Luke Muehlhauser: Your book chapter in Singularity Hypothesis describes some unusual economic incentives facing a future business that is working to create AGI. To explain your point, you make the simplifying assumption that “a firm’s attempt to build an AGI will result in one of three possible outcomes”:

  • Unsuccessful: The firm fails to create AGI, losing value for its owners and investors.
  • Riches: The firm creates AGI, bringing enormous wealth to its owners and investors.
  • Foom: The firm creates AGI but this event quickly destroys the value of money, e.g. via an intelligence explosion that eliminates scarcity, or creates a weird world without money, or exterminates humanity.

How does this setup allow us to see the unusual incentives facing a future business that is working to create AGI?


James Miller: A huge asteroid might hit the earth, and if it does it will destroy mankind. You should be willing to bet everything you have that the asteroid will miss our planet because either you win your bet or Armageddon renders the wager irrelevant. Similarly, if I’m going to start a company that will either make investors extremely rich or create a Foom that destroys the value of money, you should be willing to invest a lot in my company’s success because either the investment will pay off, or you would have done no better making any other kind of investment.

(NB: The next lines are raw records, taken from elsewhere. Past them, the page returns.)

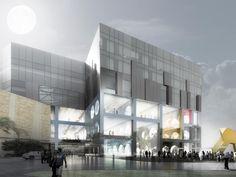 OMA Koolhaas  the exhibition hall . kuwait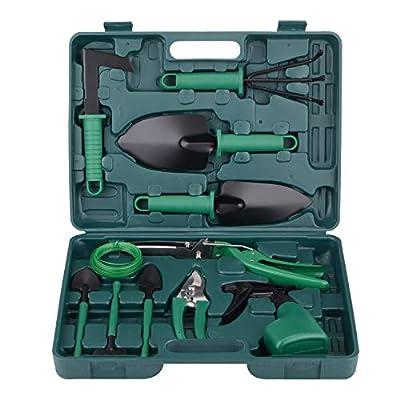 xderlin Garden Tools Set, Gardening Gifts Garden Tool Set with Storage case with Garden Trowel Pruners and More -Garden Gifts for Men & Women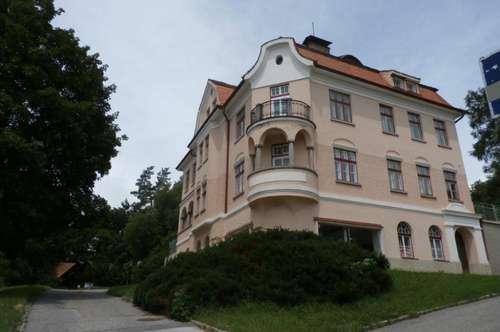 Exklusives Mietobjekt in Althofen - Geschäftslokal*Büro/Ordination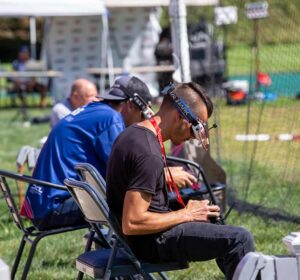 Drone Racing Pilots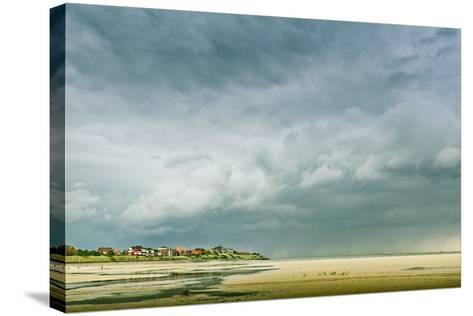 Germany, Schleswig-Holstein, Amrum, Sandy Beach, Sandbank, Kniepsand, Cloud Mood-Ingo Boelter-Stretched Canvas Print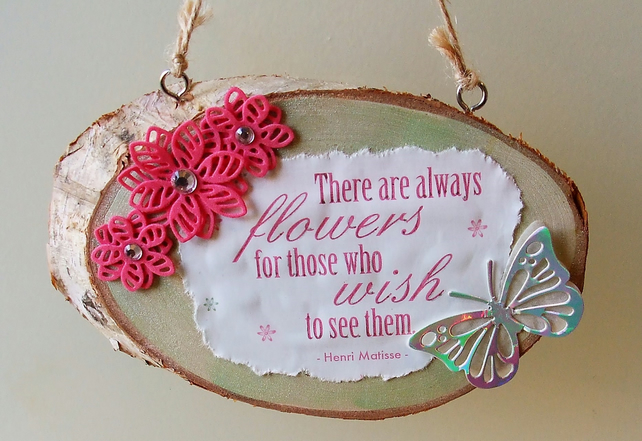 Wooden Hanging Plaque, Flowers and Butterfly REDUCED TO CLEAR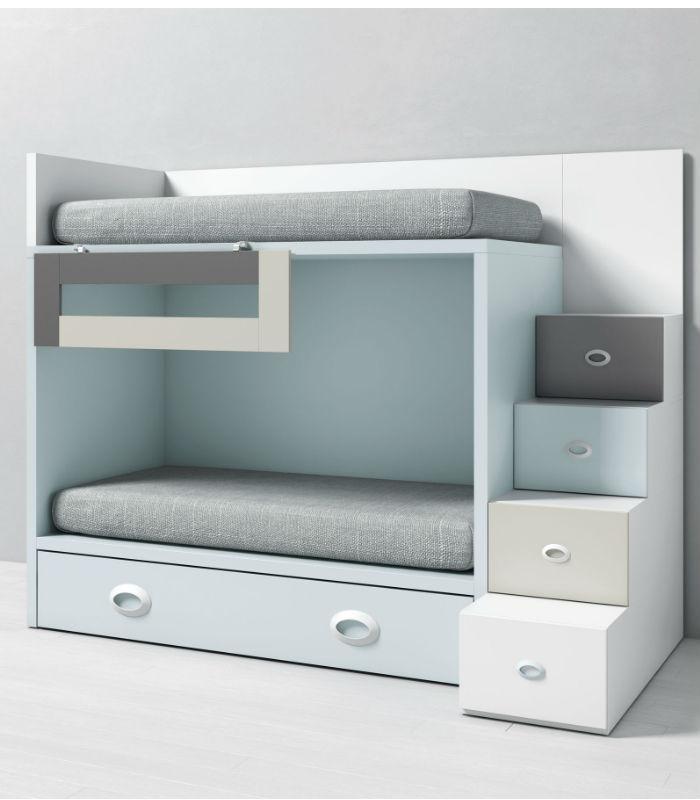 infantil DADO con cama nido y escalera lateral TEGAR MOBEL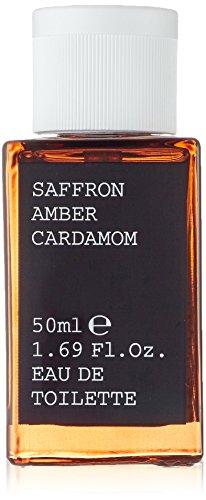korres-safran-ambre-bois-dagar-et-cardamome-eau-de-toilette-50-ml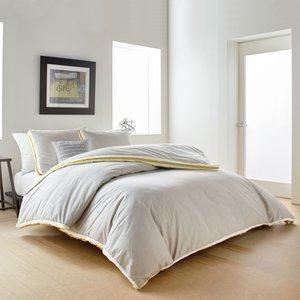 Dkny Sport Stripe Single Duvet Cover, Silver Furniture Accessories, Silver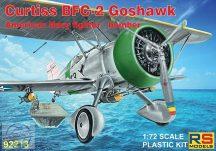 BFC-2 Goshawk Curtiss - 1/72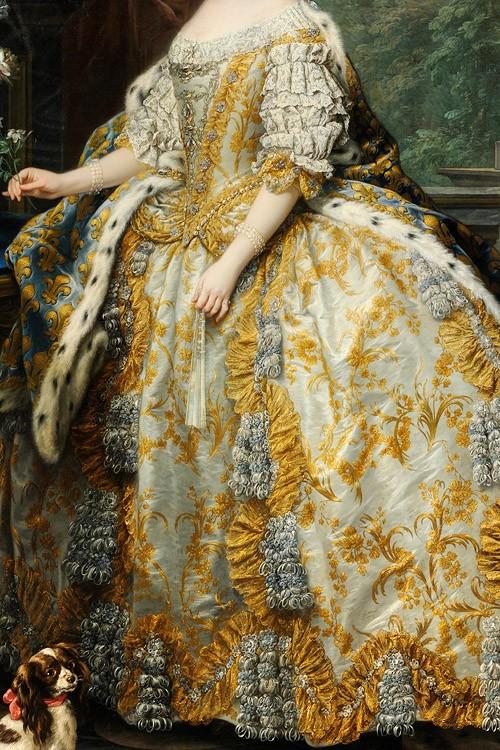 Marie Leszczynska, Queen of France by Jean Baptiste Van Loo, c. 1748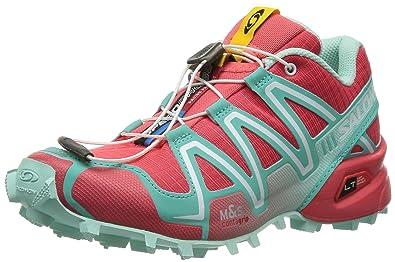 beb3840f171b ... Salomon Womens Speed Cross 3 W Trail Running Shoe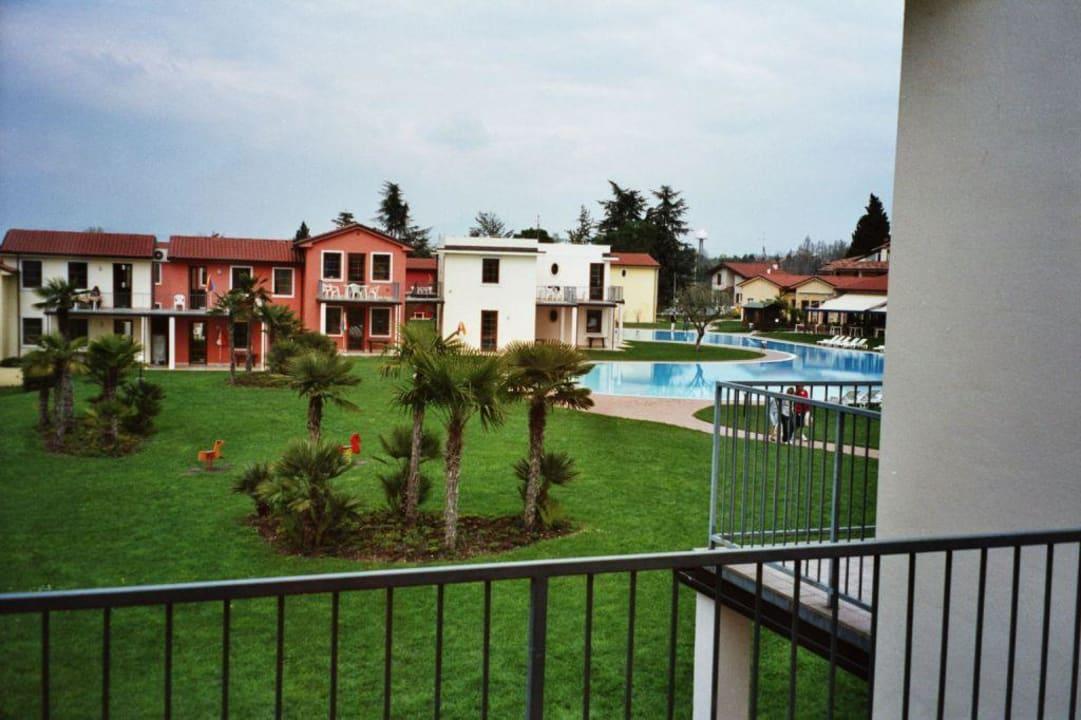 Innenanlage Gasparina Village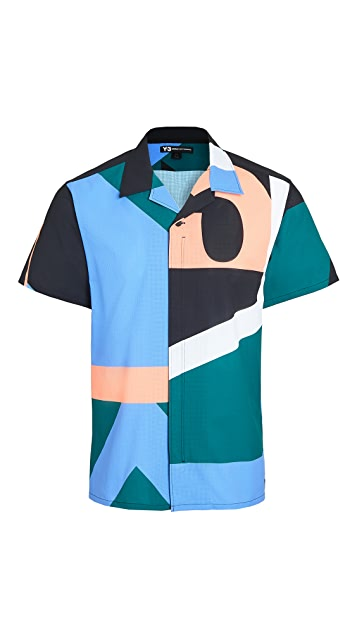 Y-3 Multi Color Yohji  Camp Shirt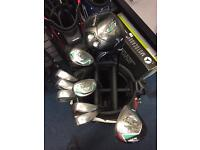 MacGREGOR GOLF SET. DRIVER, 5 WOOD, 4&5 HYBRID, 6-PW IRONS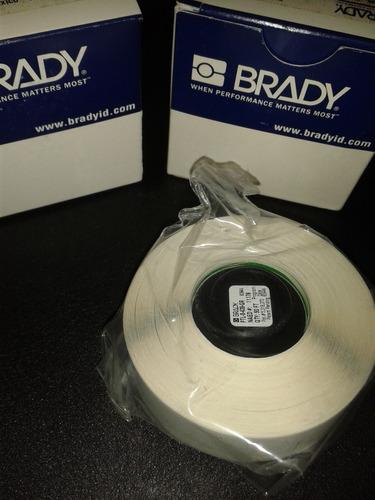 lote de consumibles brady tls 2200 / tls pc link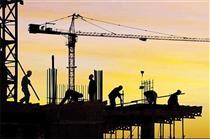 ساخت و سازها به بورس رسیدند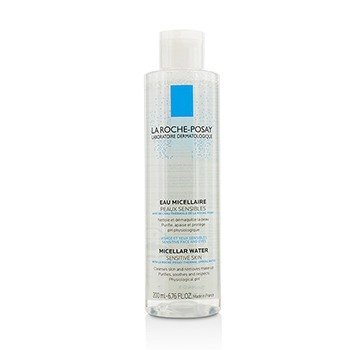 La Roche Posay Physiological Micellar Solution ( pele sensivel )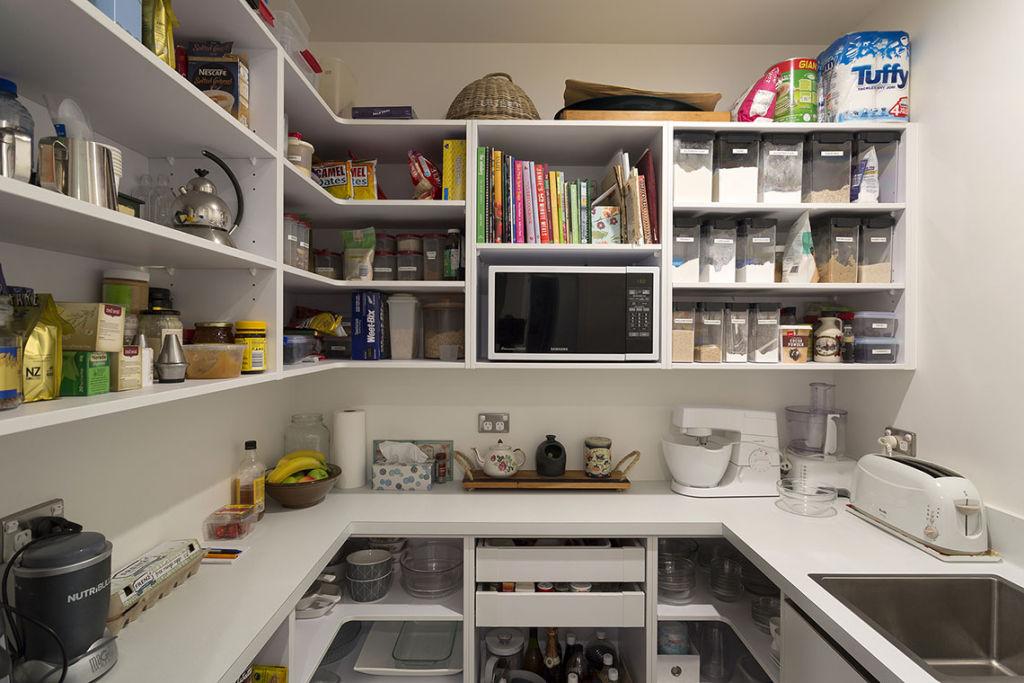 Kitchen Shelving Ideas Nz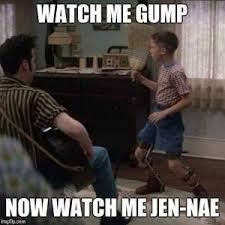 Jason Voorhees Meme - jason voorhees meme kappit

Pretend I want to create a controllable AGI, and if successful I will earn great Riches for my investors. At first I intend to follow a research and development path in which if I fail to achieve Riches, my company will be Unsuccessful and have no significant impact on the world. Unfortunately, I can’t convince potential investors that the probability of my achieving Riches is high enough to make my company worth investing in. The investors assign too large a likelihood that other potential investments would outperform my firm’s stock. But then I develop an evil alternative research and development plan under which I have the exact same probability of achieving Riches as before but now if I fail to create a controllable AGI, an unfriendly Foom will destroy humanity. Now I can truthfully tell potential investors that it’s highly unlikely any other company’s stock will outperform mine.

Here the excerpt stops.